Porém, Izumino (2008, p.321-360) diz ainda que a Lei Maria da Penha impôs em seu art. 16 que, a renúncia à representação somente será admitida ser for realizada perante o Juiz, em audiência especialmente designada para tal finalidade, antes que ocorra o recebimento da denúncia e a oitiva do Ministério Público.
Completa Leal (2006, p.99-106) que essa necessidade imposta tem a intenção de dificultar e atingir assim um grau maior de solenidade e formalidade para o ato, para alcançar um índice maior de conscientização das consequências da retratação para a desistente, que estará afastando a punição do agressor, e essas informações deverão ser prestadas pelo Magistrado na audiência.
Sendo assim, para Nader (2009, p. 55-56) havendo renúncia na Delegacia ou retratação na representação, deverá a Autoridade Policial deixar de instaurar o inquérito e encaminhar ao Judiciário o que já foi produzido na Delegacia, orientando a vítima que deverá comparecer em Juízo posteriormente para ratificar o seu desejo de retratar, quando o Juiz irá marcar uma audiência para tal finalidade.
Diz também Nader (2009, p.55-56) que é destacável o regramento do art. 21, ao determinar que a ofendida deva ser notificada dos atos processuais relativos ao agressor, especialmente no que diz respeito ao ingresso e à saída da prisão, o que demonstra uma louvável preocupação do legislador com a segurança pessoal da mulher vitimizada, que não deve ser surpreendida pelo seu agressor liberado da prisão e revoltado com suas denúncias.
5 Juizados Especiais
Para Velasco (2007) com a entrada da Lei Maria da Penha não há mais divergências relacionadas com a constitucionalidade dessas cumulatividade cível e criminal, pelo menos na área da violência doméstica, por estar tipificada pelo art. 14.

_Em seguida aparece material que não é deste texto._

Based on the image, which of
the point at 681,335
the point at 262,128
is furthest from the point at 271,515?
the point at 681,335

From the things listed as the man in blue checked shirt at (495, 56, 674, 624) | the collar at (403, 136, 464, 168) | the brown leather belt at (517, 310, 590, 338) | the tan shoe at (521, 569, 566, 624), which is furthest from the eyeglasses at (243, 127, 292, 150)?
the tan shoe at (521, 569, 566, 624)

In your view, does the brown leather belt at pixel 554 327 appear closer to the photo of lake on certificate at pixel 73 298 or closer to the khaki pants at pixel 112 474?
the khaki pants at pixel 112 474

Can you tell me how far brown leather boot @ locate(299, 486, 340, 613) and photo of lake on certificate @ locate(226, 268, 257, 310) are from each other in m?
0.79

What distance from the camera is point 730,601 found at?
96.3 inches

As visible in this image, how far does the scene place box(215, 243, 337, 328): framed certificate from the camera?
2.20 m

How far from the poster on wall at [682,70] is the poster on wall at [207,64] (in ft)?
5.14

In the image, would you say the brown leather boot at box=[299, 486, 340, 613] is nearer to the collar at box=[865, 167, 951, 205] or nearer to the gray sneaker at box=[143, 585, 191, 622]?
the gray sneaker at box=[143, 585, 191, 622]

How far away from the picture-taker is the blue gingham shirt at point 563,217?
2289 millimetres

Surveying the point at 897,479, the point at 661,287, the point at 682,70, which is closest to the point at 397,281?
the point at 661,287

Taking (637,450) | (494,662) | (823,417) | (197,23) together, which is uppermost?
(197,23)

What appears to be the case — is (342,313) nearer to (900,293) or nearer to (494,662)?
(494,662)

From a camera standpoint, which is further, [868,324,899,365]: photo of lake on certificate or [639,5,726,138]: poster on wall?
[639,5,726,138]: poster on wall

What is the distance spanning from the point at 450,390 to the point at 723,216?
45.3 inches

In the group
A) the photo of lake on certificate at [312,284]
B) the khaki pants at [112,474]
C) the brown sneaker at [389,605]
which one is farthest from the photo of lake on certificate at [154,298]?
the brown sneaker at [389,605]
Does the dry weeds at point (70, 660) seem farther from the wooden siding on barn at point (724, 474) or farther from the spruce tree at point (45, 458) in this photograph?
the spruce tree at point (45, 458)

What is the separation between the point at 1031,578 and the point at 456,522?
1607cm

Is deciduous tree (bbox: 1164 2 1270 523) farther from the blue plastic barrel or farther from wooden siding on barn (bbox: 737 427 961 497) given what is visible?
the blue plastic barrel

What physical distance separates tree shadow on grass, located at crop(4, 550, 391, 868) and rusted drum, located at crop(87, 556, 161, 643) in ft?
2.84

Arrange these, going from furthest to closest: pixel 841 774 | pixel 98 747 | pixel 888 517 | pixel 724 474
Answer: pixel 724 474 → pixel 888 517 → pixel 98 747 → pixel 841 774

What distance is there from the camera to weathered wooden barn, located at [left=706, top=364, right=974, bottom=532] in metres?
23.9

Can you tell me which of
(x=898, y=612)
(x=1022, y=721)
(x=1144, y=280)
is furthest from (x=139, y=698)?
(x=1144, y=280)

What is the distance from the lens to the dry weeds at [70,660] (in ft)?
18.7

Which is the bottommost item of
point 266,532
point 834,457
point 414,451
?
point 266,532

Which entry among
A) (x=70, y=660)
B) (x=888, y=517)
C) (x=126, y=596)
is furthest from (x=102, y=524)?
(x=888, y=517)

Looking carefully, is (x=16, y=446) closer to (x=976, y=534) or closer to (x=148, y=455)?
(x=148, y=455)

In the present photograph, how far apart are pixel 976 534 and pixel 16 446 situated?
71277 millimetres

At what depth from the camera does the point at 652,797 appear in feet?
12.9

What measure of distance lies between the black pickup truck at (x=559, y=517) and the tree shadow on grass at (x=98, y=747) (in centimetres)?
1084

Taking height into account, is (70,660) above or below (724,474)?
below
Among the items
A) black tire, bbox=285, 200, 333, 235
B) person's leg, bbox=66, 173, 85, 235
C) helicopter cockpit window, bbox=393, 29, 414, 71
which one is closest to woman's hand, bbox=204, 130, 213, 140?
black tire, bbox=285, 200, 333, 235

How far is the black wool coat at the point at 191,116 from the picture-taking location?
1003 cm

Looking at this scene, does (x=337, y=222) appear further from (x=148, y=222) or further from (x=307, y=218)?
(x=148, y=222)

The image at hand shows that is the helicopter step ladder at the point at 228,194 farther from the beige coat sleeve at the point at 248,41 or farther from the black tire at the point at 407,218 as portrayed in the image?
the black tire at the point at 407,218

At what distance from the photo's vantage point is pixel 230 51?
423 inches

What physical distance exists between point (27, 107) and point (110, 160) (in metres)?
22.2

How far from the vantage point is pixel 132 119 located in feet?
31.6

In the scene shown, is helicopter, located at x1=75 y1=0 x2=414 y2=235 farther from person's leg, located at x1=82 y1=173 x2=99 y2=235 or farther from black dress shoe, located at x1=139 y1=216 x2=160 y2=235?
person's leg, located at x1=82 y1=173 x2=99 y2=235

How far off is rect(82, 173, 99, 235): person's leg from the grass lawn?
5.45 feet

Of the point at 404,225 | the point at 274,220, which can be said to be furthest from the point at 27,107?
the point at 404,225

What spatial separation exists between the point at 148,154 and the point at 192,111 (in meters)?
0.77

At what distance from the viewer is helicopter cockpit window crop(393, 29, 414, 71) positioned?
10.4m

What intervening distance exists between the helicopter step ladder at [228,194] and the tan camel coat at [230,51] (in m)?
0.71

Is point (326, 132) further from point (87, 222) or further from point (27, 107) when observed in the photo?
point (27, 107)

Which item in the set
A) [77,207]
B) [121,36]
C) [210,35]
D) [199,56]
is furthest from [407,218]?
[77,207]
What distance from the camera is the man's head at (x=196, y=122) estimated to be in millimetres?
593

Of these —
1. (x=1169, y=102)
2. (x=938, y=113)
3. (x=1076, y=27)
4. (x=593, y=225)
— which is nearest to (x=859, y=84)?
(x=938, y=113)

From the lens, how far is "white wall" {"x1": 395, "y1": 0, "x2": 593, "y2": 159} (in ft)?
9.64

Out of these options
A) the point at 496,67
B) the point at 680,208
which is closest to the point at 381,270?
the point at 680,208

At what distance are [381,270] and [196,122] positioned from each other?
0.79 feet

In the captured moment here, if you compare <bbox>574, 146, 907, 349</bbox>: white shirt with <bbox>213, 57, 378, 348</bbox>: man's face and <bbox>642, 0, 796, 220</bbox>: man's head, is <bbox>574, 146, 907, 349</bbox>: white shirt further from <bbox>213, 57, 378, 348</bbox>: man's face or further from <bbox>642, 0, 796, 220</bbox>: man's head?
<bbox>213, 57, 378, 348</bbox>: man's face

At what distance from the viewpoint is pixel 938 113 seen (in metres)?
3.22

Trata-se de uma norma inédita, que se for efetivada, será muito positiva, pois vem cumulada a criação de Juizados de Violência Doméstica e Familiar contra a Mulher, que serão órgãos integrantes da Justiça Comum, naturalmente estadual, em decorrência da matéria com o advento da cumulação cível e criminal.
Velasco (2007) explica ainda que para a plena aplicação da Lei, o ideal seria que em todas as Comarcas fossem instalados Juizados de Violência Doméstica e Familiar, e que o Juiz, o Promotor, o Defensor e os Servidores fossem capacitados para atuar nessas varas e contassem com uma equipe de atendimento multidisciplinar, integrada por profissionais especializados nas áreas psicossocial, jurídica e de saúde (art. 29), além de curadorias e serviço de assistência judiciária (art. 34), porém diante da realidade brasileira esses Juizados não serão implantados de imediato, até porque, não foi imposto pela Lei nº 11.340/06 prazos para sua implantação.